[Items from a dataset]
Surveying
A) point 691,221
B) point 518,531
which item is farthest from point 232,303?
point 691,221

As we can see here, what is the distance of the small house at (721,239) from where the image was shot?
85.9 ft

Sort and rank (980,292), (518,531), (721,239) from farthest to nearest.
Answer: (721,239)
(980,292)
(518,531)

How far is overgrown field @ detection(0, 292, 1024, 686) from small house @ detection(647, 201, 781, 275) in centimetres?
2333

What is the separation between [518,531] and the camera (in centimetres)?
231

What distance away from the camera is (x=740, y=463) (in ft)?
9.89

- Exercise aim:
Reproduce the data from the line containing "As we can see" through the final line, keeping the requests, and offset every coordinate and distance value in the answers by -77.

- Answer for this exercise:
As we can see here, what is the distance of the small house at (721,239) from where the image was shot?
8.9 ft

Sort and rank (980,292), (518,531), (721,239) from farthest to nearest.
Answer: (644,162)
(903,215)
(441,454)

How far is overgrown field @ detection(0, 292, 1024, 686) from small house @ detection(647, 201, 781, 275) in centimetres?
2256

What is the separation between [518,531] and the camera (in centimetres)?
154

What distance away from the camera is (x=740, y=463) (in ft)?
-67.11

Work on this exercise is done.